Foi igualmente feito um levantamento segundo a LGPD, qual seja “LGPD: reforço a negativas de acesso a informações”, finalizado em dezembro de 2021. Esse estudo verificou que as respostas do governo federal apontavam a LGPD como argumento para negativas de acesso a informações, como, por exemplo, não constar menção à lei no pedido, assim, o número de respostas classificadas como “acesso negado”, sob a justificativa de que os pedidos não mencionavam a LGPD como “assunto” e nem a citavam em seu conteúdo, saltou de 19, em 2019, quando apareceram pela primeira vez, antes mesmo de a LGPD entrar em vigor, para 178 em 2021.

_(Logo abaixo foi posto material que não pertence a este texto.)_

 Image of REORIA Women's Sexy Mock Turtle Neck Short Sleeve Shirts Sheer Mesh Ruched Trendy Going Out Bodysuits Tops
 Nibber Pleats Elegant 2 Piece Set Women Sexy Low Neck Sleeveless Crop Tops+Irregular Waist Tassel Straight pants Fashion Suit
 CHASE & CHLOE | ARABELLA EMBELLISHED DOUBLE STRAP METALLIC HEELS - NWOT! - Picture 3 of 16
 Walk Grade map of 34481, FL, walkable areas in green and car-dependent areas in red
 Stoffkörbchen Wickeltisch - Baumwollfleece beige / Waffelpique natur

A conjugação desses blocos de dados (LAI e LGPD) culminou no estudo completo intitulado "Sigilo de 100 anos": o uso do art. 31 da LAI para negar informações”. Ficou constatado que, entre mais de 1,3 mil negativas a pedidos de informação que mencionavam o argumento da proteção de dados pessoais, no período de 2015 a 2022, o governo Bolsonaro foi o maior em quantidades de negativas com base no art. 31, § 1º, inciso I da LAI. Nos termos do documento, o GSI concentra as negativas indevidas na gestão Bolsonaro, tendo negado acesso até mesmo a documentos desclassificados, ou seja, cujo sigilo já caducou, sob dois argumentos: “presença de dados pessoais” e “existência de um sigilo específico para informações de atividades de inteligência”. 

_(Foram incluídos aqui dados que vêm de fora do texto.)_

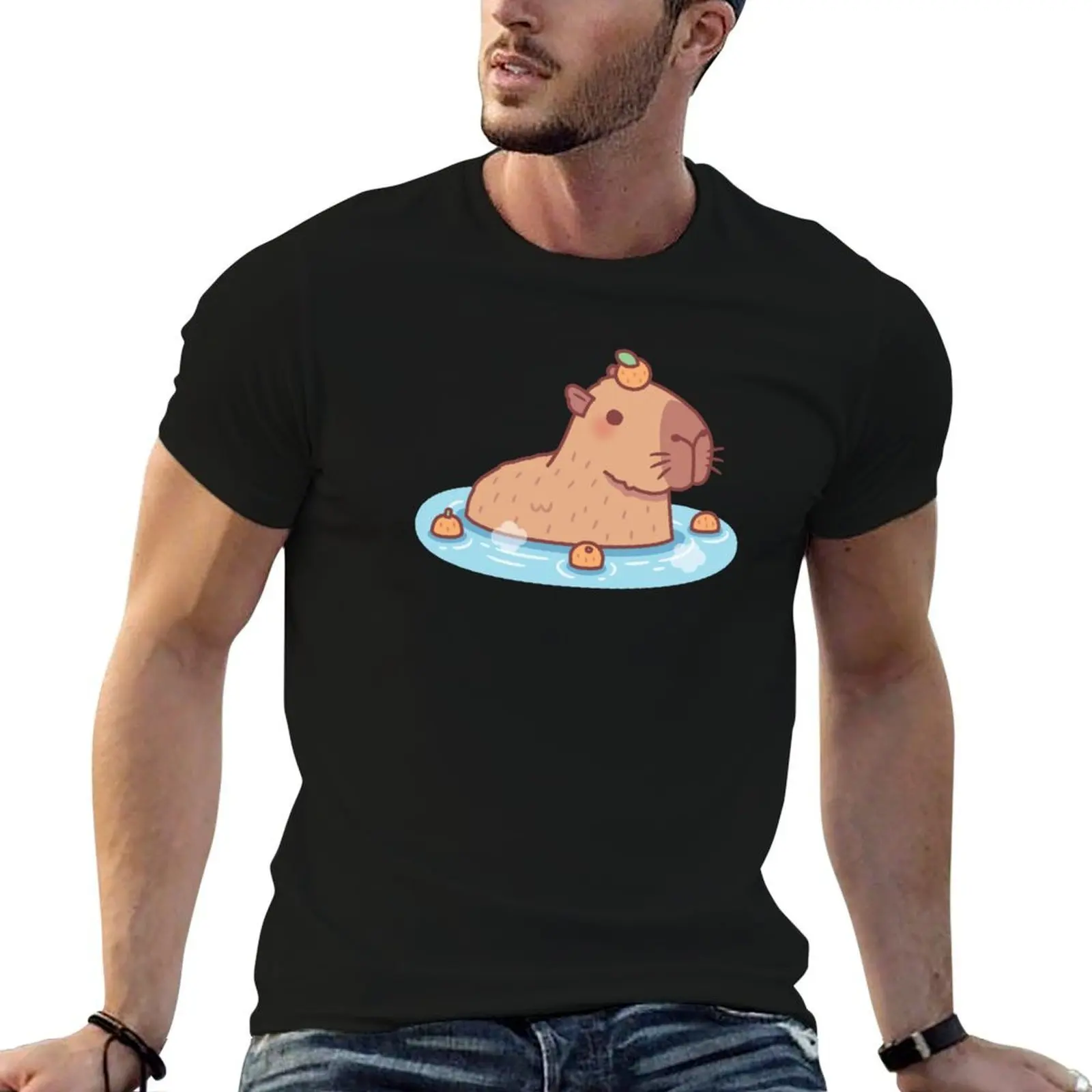 

Capybara Cute t T-Shirt Hot Head In Chilling With On Orange graphic man shirt Spring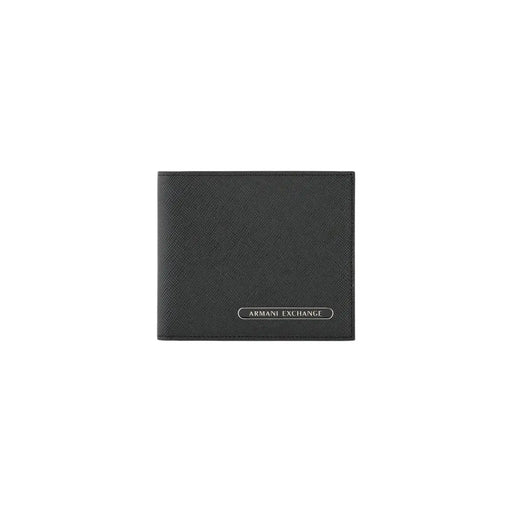 Armani Exchange Herren-Geldbörse aus schwarzem Leder mit strukturierter Lederoberfläche und silbernem Logo-Emblem, 11 x 9 cm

Parece escárnio. O estudo mostra que entre os dez órgãos que apresentaram os maiores números de negativas com base nessa resposta, de fevereiro de 2019 a outubro de 2021, os campeões são GSI e o Ministério da Saúde (em época de pandemia!).

De acordo com esse estudo, restou evidente, nos casos analisados, que a manutenção de sigilo total sobre os documentos solicitados foi absolutamente inadequada e muitas vezes ilegal. Um exemplo disso foi o sigilo de cem anos para evitar que o Exército punisse o General Pazzuelo que, na ativa, participou de ato político no Rio de Janeiro. É possível inferir que, além de não empreender ações de transparência, não havendo menção a qualquer trabalho, oficina ou debate que questione os atos executados pelo governo Bolsonaro, o governo, na verdade, fragilizou a lei, usando-a como manobra para implementar o seu inverso.

Durante a campanha, o candidato vitorioso prometeu um "revogaço" nos sigilos, o que foi efetivamente feito, agora, a sociedade brasileira aguarda o resultado para conhecer as manobras que lhe retiraram o direito fundamental à informação ao tempo em que revelarão os bastidores indecentes do governo anterior.